Passage provided:
Are you one of the millions of Americans who struggle with getting to sleep at night? Or do you fall asleep easily but have trouble staying asleep?
All of us long for quality sleep, but many find that life frequently intervenes to make it harder and harder to experience.
In our increasingly 24/7 world, insistent devices, bright screens and stressful work demands leave some people struggling to get enough sleep. The average American barely gets seven hours a night, with 40% getting less than six.
Why is a good night’s sleep so important?
Quality sleep is as essential to good health as exercise and nutrition. Poor sleep increases the risk of depression, obesity, heart disease, stroke, diabetes, inflammation and more.
A lack of sleep can have the same effects on the body as alcohol intoxication: slower reaction times, an inability to concentrate or to make optimal judgments. Even after getting seven hours of sleep, physical and mental exhaustion toward the end of the day can resemble having a blood alcohol level of 0.05. If you are awake 21 hours straight (not unusual in many professions), it can resemble having a blood alcohol level of 0.08, the equivalent of being legally under the influence in most states.
- Reduces the effect of adenosine that accumulates during a day’s busy activity. That brain strain you feel at different times of the day? That’s a build-up of the sleep-inducing molecule adenosine in your brain.
- Restores the nervous system – improving cognition, concentration, productivity and performance.
- Improves athletic performance – speed, accuracy, muscle repair, and reaction times.
- Enables secretion of the important growth hormone that stimulates cell production and regeneration
- Properly regulates cortisol.
- Helps memory by coherently consolidating information we’ve acquired during the day.
We can help. Greenleaf Integrative’s CEO, Dr. Siddharth A. Shah, has written and recorded a guided meditation to help you fall asleep, stay asleep, and experience tranquil rest. We recommend you combine it with good sleep hygiene to maximize its effect.

Material provided:
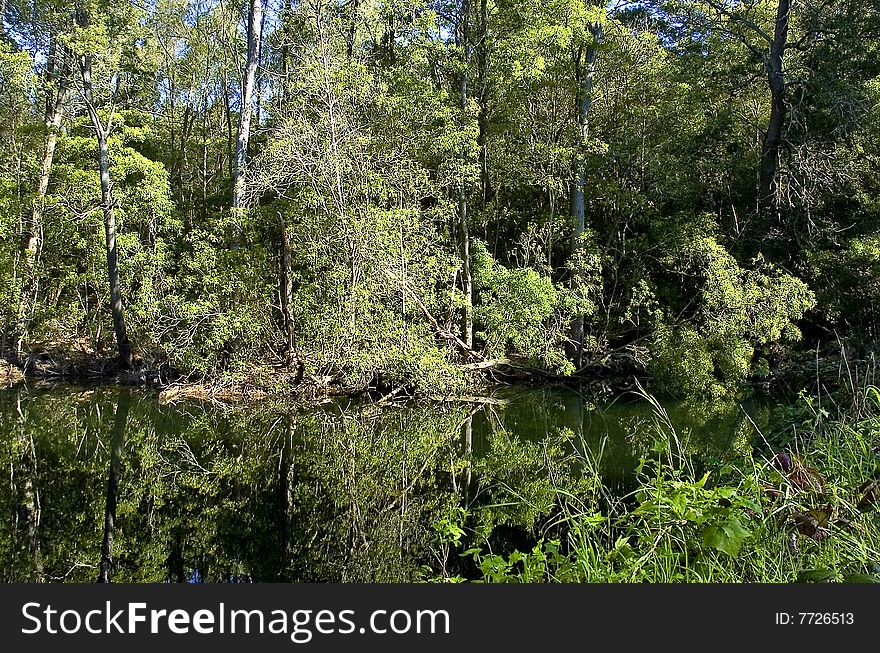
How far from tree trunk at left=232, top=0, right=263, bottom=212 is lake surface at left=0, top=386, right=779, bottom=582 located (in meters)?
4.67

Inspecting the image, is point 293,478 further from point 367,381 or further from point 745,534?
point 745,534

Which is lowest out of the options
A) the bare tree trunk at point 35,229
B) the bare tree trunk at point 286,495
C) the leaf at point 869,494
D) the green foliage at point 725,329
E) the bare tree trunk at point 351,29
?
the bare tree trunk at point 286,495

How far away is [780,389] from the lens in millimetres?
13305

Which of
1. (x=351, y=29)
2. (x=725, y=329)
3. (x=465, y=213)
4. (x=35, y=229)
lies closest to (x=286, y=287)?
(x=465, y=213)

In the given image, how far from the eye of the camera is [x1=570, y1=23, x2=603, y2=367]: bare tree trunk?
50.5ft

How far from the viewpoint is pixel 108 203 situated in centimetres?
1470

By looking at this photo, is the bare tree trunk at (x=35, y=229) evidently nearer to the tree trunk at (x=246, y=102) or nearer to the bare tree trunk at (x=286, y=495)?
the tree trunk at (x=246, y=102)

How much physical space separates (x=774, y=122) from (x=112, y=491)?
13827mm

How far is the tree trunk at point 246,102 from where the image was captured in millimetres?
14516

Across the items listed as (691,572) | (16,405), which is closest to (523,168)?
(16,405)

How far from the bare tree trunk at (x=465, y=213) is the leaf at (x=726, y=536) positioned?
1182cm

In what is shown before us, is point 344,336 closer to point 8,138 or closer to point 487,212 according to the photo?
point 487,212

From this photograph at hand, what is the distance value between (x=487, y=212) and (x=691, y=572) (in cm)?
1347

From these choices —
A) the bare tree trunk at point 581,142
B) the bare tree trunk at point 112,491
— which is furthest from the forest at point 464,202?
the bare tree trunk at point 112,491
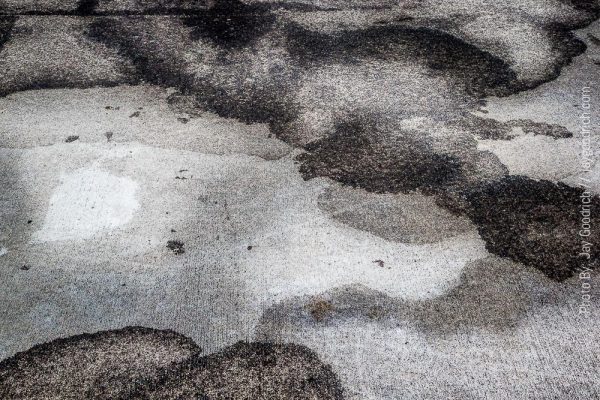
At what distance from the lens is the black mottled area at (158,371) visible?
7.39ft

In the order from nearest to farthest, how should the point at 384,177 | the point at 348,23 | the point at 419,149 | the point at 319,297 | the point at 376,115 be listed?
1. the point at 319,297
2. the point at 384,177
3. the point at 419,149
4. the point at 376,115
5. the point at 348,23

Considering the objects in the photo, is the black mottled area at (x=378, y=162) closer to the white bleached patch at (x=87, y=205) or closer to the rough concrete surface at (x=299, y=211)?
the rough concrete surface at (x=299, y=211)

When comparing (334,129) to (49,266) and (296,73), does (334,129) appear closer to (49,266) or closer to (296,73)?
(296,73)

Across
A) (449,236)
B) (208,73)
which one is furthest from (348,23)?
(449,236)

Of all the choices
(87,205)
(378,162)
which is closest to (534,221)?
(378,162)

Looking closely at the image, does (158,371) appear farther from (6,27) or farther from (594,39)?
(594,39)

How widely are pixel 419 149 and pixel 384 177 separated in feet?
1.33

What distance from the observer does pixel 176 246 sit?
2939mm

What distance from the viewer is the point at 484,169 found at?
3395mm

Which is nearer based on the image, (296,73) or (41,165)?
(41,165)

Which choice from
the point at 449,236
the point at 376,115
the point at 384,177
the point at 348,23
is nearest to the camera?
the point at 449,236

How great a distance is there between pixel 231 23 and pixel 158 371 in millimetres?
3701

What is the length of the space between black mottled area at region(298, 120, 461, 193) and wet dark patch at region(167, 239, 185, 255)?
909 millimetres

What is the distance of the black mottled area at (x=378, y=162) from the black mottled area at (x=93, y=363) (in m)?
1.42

Brief A:
List each health condition that the sleep article names as a risk raised by poor sleep.
Brief B:
Resume the sleep article from where it stops, keeping its voice.
Nothing in the records is needed here.

Task output A:
Depression, obesity, heart disease, stroke, diabetes, inflammation

Task output B:
What is good sleep hygiene?
Sleep hygiene is creating the lifestyle and surroundings that help you to spend appropriate amounts of quality time asleep. This helps you to:
- Fall asleep in 30 minutes or less.
- Wake up no more than once per night.
- Return to sleep within 20 minutes or less.
- Sleep at least 85% of the total time you are in bed.
The National Sleep Foundation has outlined several methods that assist in building good sleep hygiene. Their recommendations include:
- Ensure your sleep environment, bed, and pillows are comfortable and non-distracting. Temperatures are best when they are cool (some say approximately 67 degrees) for optimal sleep. Full darkness – facilitated by blackout shades and/or eye shades – encourages deep sleep. In that vein, avoid looking at screens and their blue light at least an hour before bedtime.
- Limit daytime naps to 30 minutes.
- Establish a regular bedtime routine. Going to bed at the same time helps the body to recognize that it is time to go to sleep. A warm shower or bath can be soothing and relaxing, helping to trigger a sleep response.
- Avoid eating foods that trigger heartburn – for example fried, fatty, spicy foods – in the evenings.
- Avoid stimulants such as caffeine and nicotine at least four hours before bedtime.
- Avoid alcohol before bedtime. While it can make you fall asleep faster, it can also disrupt the second half of your night’s sleep as your body begins to process it.
Some say that sleep hygiene is dead.
We have unlimited access to diversions at our fingertips, and optimal rest takes a back seat in our ever-connected world. Our desire to watch one thing at night to decompress can easily slip into multiple episodes of content. And our devices’ notifications don’t always help us in our goal of getting to, and staying, asleep.
So, if you are one of millions of people who can’t maintain the perfect conditions for sleep every night, we invite you to listen to this meditation created by Dr. Shah. The first seven minutes set the intention for what you will experience.
Then it transitions into healthy affirmations that will filter into your subconscious as you drift off to sleep. This can create passive positive change. It then moves into calming music that supports your mental and physical relaxation. The full recording is 20 minutes long, and an excellent tool to use nightly to induce restorative slumber.
May you experience a deep and restful sleep every night, and awaken refreshed, alert and energized!